Calculations on cellular release of K+
For each individual patient, diffusion/transport lines were calculated, based on the least squares regression analysis of the D/P ratios of the small solutes and their free diffusion coefficients in water at 20°C (D20,w in cm2/s/107) when plotted on a double logarithmic scale. The slope of this line represents the size selectivity of the peritoneal membrane. D20,ws of urea (130), creatinine (83.3), urate (76.4) and β2-microglobulin (13.3) were used (22]. The regression coefficients all exceeded 0.97 (P < 0.01). In the formed diffusion/transport lines, interpolation of the D20,w of a solute results in its transport by means of diffusion only [22,23]. Interpolating the D20,w of K+ (93.0), obtained from an in vitro PD model, resulted in the expected D/P ratio. Effluent K+ due to cellular release was defined as the difference between the measured and expected D/P ratio. The measured D/P–K+ exceeded diffusion in 18 of 19 patients in group I, all patients in group II and 17 of 19 patients in group III. D/P ratios at the different time points (10, 20, 30, 60, 120, 180 min and at the end of the dwell) were used to calculate CR-K+ as the absolute amount of K+ released by cells. This was done by multiplying the difference between measured and expected D/P–K+ by the mean plasma concentration, corrected for plasma water and Gibbs–Donnan equilibrium, at the beginning and the end of the dwell and multiplying this by the intraperitoneal volume (IPV) at the appropriate time point during the dwell.
In vitro PD model
References for the D20, w of K+ are sparse [24]. Therefore, the D20, w of K+ was estimated first by interpolation of the permeability coefficient for diffusion across a lipid bilayer using those of urea and urate [25] in the same system. The D20, w of K+ was estimated as 80.0 cm2/s/107, as the D20, w of urea and urate are available from literature. An in vitro PD model, described earlier by McGary et al. [26], was used to verify the estimated D20, w of K+. The model consisted of a rustproof steel cavity designed to allow a hollow fibre dialyser (Hemoflow F5 High Performance Steam, Fresenius Medical Care, Germany), with an effective surface area of 1.0 m2 comparable to that of an adult, with the outer shell removed to be submerged in 2 l of 1.36% commercially available glucose solution (Physioneal®, Baxter Healthcare Ltd., IRL). Glucose of about 1.36% was used to reduce the effects of crystalloid osmotic pressure. Perfusate consisting of bovine serum albumin (BSA, 30 g/l) to mimic colloid osmotic pressure, KCl (6 mmol/l), urea (25 mmol/l) and creatinine (500 µmol/l) dissolved in 0.9% NaCl, was pumped single-pass by a haemodialysis monitor (Gambro AK 200 Ultra S) through the hollow fibre dialyser. Perfusate flow was set as low as possible at 80 ml/min, to reduce effects of hydrostatic pressure. At 0, 1, 2, 3, 4, 5, 10, 15, 20 and 30 min perfusate in- and outflow and dialysate samples were taken. To reach near equilibrium of K+ between perfusate and dialysate 30 min was considered sufficient. The D20,w of K+ was calculated from the power relation of the MTACs of urea and creatinine and their D20,w by interpolating the MTAC of K+ obtained from this experiment. The experiment was performed in triplicate, from which the mean value was 93.0 cm2/s/107.
Statistical analysis
Mean values and SDs are presented, unless stated otherwise, as most of the data were normally distributed. For Figures 2–4![]()
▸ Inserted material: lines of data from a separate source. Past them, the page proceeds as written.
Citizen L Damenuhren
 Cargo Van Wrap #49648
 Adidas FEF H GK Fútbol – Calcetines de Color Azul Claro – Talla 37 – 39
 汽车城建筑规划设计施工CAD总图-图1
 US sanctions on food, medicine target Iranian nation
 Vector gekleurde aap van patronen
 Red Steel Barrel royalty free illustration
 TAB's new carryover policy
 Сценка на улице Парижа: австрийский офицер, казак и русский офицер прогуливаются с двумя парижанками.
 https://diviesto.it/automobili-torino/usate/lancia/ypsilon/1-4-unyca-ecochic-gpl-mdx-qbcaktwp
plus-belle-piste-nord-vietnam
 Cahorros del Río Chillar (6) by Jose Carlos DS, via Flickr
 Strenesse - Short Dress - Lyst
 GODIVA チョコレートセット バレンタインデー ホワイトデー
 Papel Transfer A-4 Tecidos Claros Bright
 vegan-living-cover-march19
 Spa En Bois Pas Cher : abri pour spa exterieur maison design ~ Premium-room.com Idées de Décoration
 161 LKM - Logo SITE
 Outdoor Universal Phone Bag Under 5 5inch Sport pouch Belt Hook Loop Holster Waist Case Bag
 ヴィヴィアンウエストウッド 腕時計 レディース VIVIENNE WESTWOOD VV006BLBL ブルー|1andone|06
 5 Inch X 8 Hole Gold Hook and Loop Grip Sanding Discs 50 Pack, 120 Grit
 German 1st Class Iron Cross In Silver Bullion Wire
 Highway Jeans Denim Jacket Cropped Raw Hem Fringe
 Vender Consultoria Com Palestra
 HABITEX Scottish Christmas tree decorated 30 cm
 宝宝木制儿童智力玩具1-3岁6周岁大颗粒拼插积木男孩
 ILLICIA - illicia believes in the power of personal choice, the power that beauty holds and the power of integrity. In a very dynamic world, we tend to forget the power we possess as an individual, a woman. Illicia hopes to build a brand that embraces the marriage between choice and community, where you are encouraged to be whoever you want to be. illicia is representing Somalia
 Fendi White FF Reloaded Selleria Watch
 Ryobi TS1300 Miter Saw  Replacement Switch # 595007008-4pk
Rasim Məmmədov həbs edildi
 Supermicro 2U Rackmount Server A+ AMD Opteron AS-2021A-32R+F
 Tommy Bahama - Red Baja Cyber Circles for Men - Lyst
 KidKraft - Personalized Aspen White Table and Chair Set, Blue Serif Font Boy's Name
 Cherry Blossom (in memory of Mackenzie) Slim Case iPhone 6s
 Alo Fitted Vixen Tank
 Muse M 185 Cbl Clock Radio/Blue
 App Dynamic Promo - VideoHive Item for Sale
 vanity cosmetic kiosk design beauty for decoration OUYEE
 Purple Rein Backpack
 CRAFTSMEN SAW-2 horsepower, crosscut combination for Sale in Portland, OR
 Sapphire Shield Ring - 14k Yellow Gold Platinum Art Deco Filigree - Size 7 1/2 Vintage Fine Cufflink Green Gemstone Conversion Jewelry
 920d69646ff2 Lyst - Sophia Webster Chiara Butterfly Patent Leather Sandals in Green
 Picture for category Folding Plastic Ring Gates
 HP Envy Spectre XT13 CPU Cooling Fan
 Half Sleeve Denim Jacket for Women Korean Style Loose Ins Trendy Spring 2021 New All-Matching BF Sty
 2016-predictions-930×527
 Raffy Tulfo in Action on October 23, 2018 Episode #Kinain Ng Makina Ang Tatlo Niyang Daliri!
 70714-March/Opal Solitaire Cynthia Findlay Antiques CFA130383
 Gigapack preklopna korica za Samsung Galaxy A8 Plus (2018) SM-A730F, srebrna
means and SEMs are given. Analysis of variance (ANOVA) with Bonferroni correction was used to compare the three different groups. Pearson correlation analysis and Spearman rank correlation were performed to examine possible relationships. Regression analysis was done to analyse differences in relationships between the two groups. This was done by analysing whether the interaction between the group and the predictive parameters had a significant influence on the dependent variable in the regression model.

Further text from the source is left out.